Pelvic Floor Rehabilitation — Prayer Considerations
Post-Prostatectomy Urinary Incontinence
Pelvic floor muscle training (PFMT) is the first-line treatment for post-prostatectomy stress urinary incontinence. In GCC/Muslim men, concern about incontinence during prayer (Salah) is a major quality-of-life issue.
  • Prayer involves repeated positions — standing, bowing (ruku), prostration (sujood), sitting — which all recruit pelvic floor muscles
  • These prayer positions can be used as functional pelvic floor exercises — contraction with each movement
  • Educate patient to perform pelvic floor contractions (Kegel exercises) during transition between prayer positions
  • Advise voiding immediately before prayer to reduce leakage risk
  • Wudu (ritual washing) concern: incontinence may invalidate wudu — reassure patient that incontinence (due to medical cause) is recognised in Islamic jurisprudence (fiqh) as exemption
  • Refer to urology nurse specialist or continence advisor for formal PFMT programme
  • Penile clamp or absorbent pads as temporary measure while awaiting PFMT effect (typically 3–6 months)

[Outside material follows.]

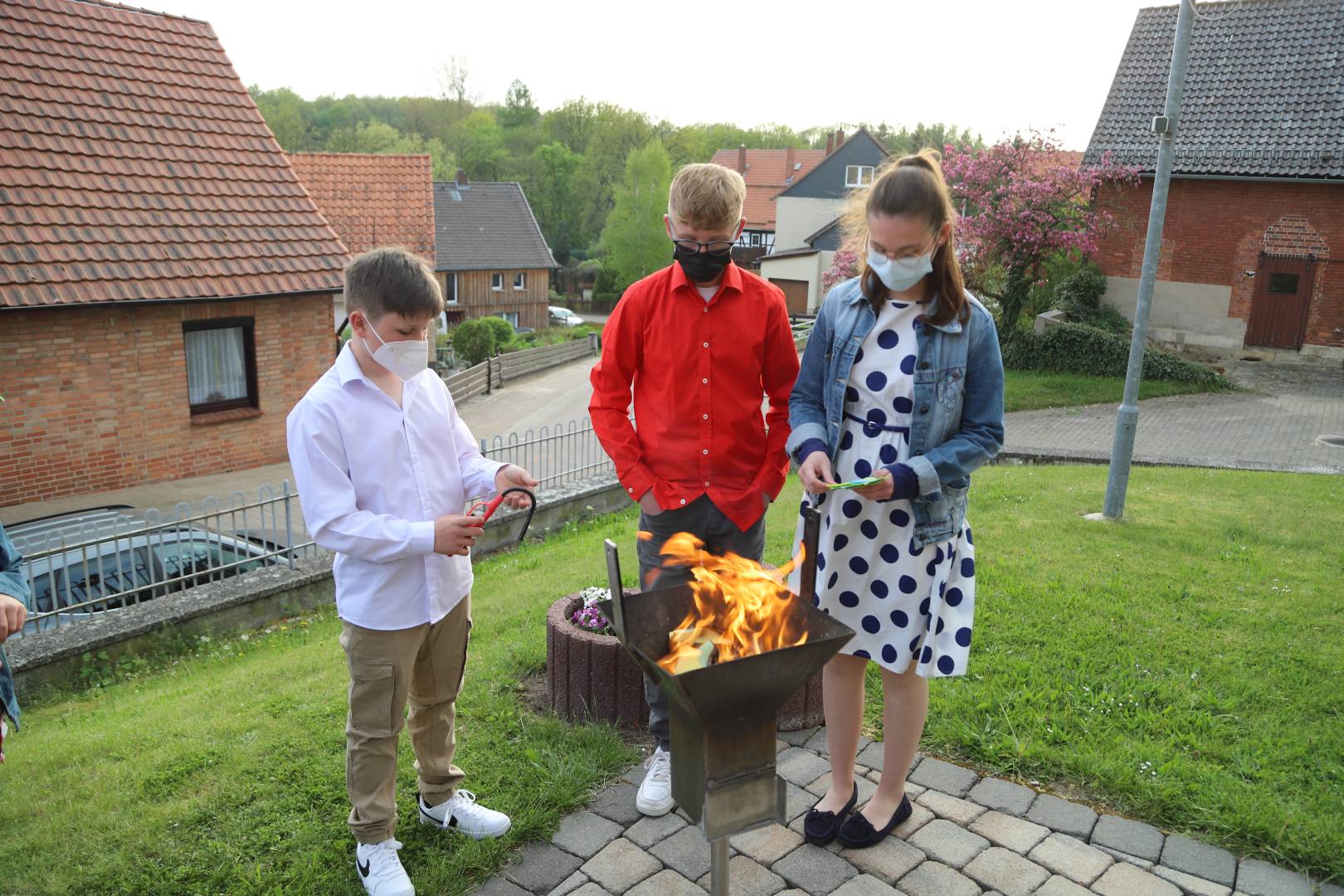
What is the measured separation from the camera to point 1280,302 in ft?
67.8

Erectile Dysfunction Post-Treatment — Cultural Sensitivity
Prevalence & Reluctance to Discuss
Erectile dysfunction (ED) occurs in 60–90% following radical prostatectomy and up to 50% after radiotherapy. In GCC cultural contexts, sexual health discussion may be taboo. Men may feel shame or embarrassment, and may not voluntarily raise concerns.

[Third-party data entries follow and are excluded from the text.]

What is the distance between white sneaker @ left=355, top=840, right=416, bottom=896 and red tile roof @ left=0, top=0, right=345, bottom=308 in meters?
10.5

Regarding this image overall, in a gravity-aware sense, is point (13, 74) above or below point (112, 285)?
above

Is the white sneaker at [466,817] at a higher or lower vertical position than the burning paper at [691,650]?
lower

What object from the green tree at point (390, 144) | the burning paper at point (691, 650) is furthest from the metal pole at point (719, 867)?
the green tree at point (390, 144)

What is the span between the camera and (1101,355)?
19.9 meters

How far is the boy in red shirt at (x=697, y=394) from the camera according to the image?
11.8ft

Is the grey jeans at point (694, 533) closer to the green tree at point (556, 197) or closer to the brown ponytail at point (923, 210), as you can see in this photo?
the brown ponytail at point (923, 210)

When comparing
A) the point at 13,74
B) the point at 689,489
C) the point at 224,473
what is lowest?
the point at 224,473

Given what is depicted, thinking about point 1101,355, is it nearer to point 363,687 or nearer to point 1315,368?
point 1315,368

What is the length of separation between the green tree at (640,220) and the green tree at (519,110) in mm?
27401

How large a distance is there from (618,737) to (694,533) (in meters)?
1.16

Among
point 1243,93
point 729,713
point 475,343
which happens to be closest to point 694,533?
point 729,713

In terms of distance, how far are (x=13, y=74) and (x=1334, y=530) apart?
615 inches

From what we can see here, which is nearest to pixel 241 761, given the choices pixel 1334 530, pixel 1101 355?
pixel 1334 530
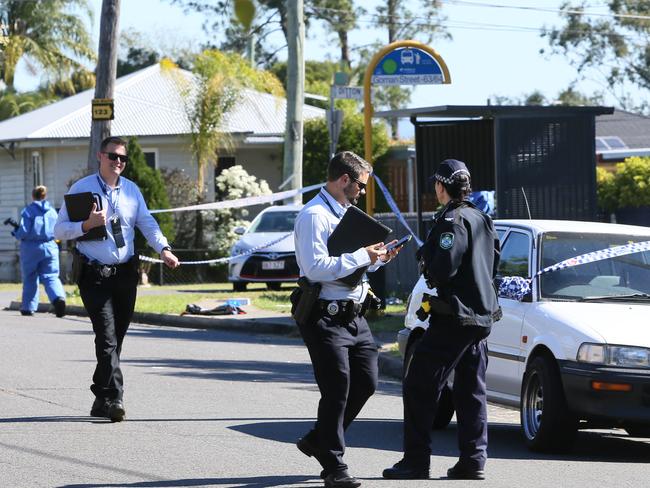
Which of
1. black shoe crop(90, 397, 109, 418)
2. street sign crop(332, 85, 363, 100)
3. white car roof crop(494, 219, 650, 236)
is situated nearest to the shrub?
street sign crop(332, 85, 363, 100)

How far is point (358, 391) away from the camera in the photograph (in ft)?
24.3

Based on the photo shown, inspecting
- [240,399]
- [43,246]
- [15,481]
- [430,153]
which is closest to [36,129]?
[43,246]

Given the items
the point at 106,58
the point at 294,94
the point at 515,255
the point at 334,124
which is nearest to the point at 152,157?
the point at 294,94

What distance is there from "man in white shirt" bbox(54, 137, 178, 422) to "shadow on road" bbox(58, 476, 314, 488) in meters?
2.11

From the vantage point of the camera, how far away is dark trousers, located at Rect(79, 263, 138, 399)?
31.5ft

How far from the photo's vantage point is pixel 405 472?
24.7ft

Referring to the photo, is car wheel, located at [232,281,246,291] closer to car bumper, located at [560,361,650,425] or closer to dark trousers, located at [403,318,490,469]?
car bumper, located at [560,361,650,425]

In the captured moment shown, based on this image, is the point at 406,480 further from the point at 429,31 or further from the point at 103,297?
the point at 429,31

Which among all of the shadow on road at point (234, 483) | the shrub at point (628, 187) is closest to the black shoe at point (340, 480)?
the shadow on road at point (234, 483)

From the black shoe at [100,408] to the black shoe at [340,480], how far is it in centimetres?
286

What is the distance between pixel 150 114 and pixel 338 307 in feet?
98.2

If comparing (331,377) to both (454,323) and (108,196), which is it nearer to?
(454,323)

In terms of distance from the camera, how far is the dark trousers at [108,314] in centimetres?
959

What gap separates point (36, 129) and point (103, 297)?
25.5 m
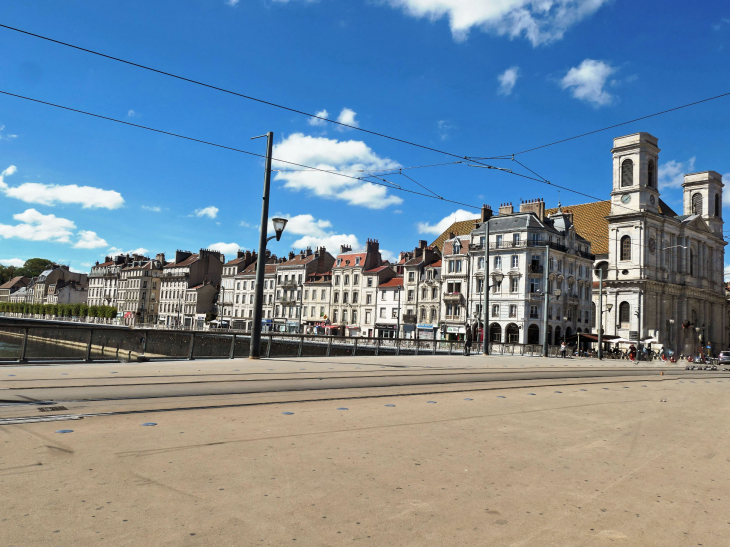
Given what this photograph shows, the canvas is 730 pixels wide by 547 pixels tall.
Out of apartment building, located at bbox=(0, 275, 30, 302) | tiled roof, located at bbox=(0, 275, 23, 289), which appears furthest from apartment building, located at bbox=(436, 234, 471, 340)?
tiled roof, located at bbox=(0, 275, 23, 289)

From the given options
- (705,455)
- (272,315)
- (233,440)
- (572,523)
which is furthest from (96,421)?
(272,315)

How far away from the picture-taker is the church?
200ft

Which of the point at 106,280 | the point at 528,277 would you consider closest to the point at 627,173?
the point at 528,277

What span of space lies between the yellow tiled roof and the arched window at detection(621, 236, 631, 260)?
6.19 m

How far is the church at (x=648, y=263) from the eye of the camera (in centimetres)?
6094

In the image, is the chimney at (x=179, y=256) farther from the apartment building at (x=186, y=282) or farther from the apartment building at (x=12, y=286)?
the apartment building at (x=12, y=286)

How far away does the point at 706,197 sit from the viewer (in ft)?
248

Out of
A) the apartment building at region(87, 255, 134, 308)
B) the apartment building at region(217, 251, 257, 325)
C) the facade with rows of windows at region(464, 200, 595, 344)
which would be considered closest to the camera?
the facade with rows of windows at region(464, 200, 595, 344)

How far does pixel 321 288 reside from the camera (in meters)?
76.0

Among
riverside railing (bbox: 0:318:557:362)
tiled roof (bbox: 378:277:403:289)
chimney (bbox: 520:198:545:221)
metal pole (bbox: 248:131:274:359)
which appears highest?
chimney (bbox: 520:198:545:221)

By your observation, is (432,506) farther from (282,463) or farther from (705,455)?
(705,455)

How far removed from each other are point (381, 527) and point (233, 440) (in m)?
2.49

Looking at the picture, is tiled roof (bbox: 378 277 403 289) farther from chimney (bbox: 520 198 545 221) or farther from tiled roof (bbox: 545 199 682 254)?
tiled roof (bbox: 545 199 682 254)

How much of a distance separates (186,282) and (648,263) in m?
72.6
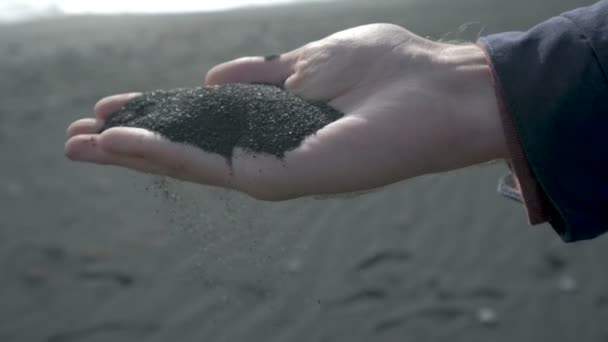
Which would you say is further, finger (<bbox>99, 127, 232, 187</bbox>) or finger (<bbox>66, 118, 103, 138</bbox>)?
finger (<bbox>66, 118, 103, 138</bbox>)

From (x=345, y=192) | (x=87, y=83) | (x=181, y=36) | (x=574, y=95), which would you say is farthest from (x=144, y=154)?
(x=181, y=36)

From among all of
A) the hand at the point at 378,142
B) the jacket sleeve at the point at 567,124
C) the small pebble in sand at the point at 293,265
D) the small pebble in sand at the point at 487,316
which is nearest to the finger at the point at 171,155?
the hand at the point at 378,142

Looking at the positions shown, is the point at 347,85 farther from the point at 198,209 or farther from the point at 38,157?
the point at 38,157

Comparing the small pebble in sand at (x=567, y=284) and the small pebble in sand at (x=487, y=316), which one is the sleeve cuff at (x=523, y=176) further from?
the small pebble in sand at (x=567, y=284)

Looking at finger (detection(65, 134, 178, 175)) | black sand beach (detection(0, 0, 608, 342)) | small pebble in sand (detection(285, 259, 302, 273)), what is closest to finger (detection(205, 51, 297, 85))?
black sand beach (detection(0, 0, 608, 342))

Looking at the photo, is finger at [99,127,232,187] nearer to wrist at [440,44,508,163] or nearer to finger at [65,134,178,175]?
finger at [65,134,178,175]

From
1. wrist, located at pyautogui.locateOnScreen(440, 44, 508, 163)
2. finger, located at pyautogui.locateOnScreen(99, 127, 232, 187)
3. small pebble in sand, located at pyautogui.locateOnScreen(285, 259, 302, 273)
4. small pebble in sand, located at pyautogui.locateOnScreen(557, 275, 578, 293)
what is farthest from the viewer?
small pebble in sand, located at pyautogui.locateOnScreen(285, 259, 302, 273)
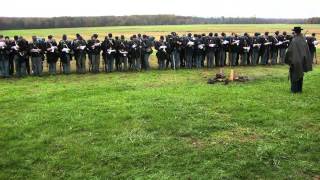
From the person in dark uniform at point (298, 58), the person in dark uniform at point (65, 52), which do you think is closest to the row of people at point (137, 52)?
the person in dark uniform at point (65, 52)

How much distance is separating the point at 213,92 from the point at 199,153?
Result: 6.96 m

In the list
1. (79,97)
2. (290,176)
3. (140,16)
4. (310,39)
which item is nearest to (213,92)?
(79,97)

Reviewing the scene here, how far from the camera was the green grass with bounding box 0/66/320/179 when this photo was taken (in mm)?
9633

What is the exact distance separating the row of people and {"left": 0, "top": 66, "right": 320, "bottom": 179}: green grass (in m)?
3.04

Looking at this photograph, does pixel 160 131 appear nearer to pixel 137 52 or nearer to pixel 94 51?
pixel 94 51

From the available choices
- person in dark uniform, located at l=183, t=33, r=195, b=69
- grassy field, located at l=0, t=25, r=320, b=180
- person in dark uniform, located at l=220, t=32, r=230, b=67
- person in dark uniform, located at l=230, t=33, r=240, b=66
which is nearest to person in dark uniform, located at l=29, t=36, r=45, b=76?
grassy field, located at l=0, t=25, r=320, b=180

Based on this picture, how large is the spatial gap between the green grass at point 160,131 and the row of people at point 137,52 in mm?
3042

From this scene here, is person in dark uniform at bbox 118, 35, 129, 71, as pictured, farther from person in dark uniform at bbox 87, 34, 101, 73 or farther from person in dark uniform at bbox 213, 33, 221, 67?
person in dark uniform at bbox 213, 33, 221, 67

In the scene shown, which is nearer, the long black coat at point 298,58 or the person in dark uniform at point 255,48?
the long black coat at point 298,58

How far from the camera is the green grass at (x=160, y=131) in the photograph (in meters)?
→ 9.63

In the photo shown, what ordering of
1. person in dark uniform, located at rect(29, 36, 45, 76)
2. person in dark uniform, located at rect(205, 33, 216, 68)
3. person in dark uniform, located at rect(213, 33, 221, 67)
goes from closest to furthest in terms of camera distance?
person in dark uniform, located at rect(29, 36, 45, 76) < person in dark uniform, located at rect(205, 33, 216, 68) < person in dark uniform, located at rect(213, 33, 221, 67)

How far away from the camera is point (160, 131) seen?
12.2 metres

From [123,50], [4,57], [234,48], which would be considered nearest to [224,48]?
[234,48]

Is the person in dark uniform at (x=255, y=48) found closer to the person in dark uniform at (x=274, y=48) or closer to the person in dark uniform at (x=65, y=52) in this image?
the person in dark uniform at (x=274, y=48)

  • Normalise the discussion — routinely ask about sexual function as part of quality-of-life assessment at every oncology/urology follow-up
  • Use validated tools sensitively: IIEF (International Index of Erectile Function) can be self-administered for privacy
  • Nerve-sparing prostatectomy — counsel about possibility pre-operatively, document patient's priorities regarding continence vs potency
  • Penile rehabilitation — early PDE5 inhibitor use (sildenafil 25–50mg nightly or on-demand) for nerve recovery post-surgery
  • Vacuum erection devices, intracavernosal injections as alternatives
  • Psychosexual counselling — involve partner where culturally appropriate and consented
  • ADT-related ED — reversible in many cases after ADT cessation; however recovery takes 12–24 months
Arabic Language Education & Stigma Reduction
Overcoming Stigma of Prostate Cancer
Prostate cancer carries additional stigma in GCC communities compared to Western settings — it involves sexual organs, treatment affects masculinity and fertility, and discussing symptoms requires disclosure of intimate health concerns.

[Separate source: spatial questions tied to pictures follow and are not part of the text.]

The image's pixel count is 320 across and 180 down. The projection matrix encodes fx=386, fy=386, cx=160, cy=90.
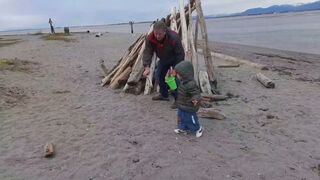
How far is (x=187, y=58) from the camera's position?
9.72 metres

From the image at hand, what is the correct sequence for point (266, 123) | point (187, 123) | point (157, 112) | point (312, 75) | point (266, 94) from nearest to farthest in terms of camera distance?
point (187, 123)
point (266, 123)
point (157, 112)
point (266, 94)
point (312, 75)

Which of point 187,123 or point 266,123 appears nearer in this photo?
point 187,123

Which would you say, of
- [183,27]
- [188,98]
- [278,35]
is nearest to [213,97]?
[183,27]

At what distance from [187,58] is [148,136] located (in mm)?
3374

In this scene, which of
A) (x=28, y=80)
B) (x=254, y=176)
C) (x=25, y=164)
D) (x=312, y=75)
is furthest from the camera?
(x=312, y=75)

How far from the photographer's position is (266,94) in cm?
1051

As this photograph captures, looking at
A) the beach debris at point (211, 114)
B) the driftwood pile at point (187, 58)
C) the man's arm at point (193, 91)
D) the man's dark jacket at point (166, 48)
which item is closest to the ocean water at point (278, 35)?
the driftwood pile at point (187, 58)

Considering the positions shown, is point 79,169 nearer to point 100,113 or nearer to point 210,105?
point 100,113

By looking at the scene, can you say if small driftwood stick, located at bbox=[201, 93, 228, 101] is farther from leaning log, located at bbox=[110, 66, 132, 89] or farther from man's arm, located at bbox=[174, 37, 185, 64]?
leaning log, located at bbox=[110, 66, 132, 89]

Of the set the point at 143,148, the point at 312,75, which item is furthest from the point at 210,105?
the point at 312,75

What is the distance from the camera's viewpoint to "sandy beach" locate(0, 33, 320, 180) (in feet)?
18.4

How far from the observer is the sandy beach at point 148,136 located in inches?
221

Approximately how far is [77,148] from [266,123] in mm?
3858

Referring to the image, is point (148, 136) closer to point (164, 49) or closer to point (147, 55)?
point (147, 55)
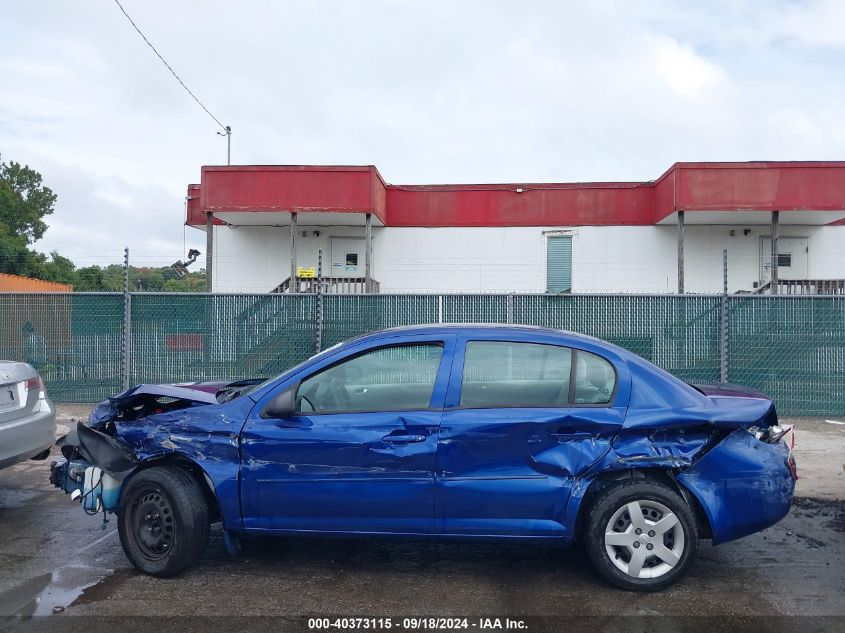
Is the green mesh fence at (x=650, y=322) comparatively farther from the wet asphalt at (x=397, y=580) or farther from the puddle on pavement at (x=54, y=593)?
the puddle on pavement at (x=54, y=593)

  • Provide patient education materials in Arabic — avoid medical jargon; use plain language
  • Key Arabic terms to know: البروستاتا (al-burūstāta) — prostate; سرطان البروستاتا (saratān al-burūstāta) — prostate cancer; مستضد البروستاتا النوعي (PSA) — PSA test
  • Involve family (with patient consent) — in GCC culture, family is central to health decisions; educate male family members who may accompany patient
  • Use community health programmes during Ramadan health camps, national health days
  • Work with imams and religious leaders to promote awareness — religious community trust is high
  • Peer support groups — men who have been successfully treated can be powerful advocates
  • Social media campaigns (Twitter/X, Instagram) in Arabic — major channels for health information in GCC
Key Nurse Advocacy Role
The nurse is often the most accessible healthcare professional. Use every encounter with male patients >50 years as an opportunity to discuss prostate health, normalise PSA testing, and challenge stigma through respectful, culturally-informed education.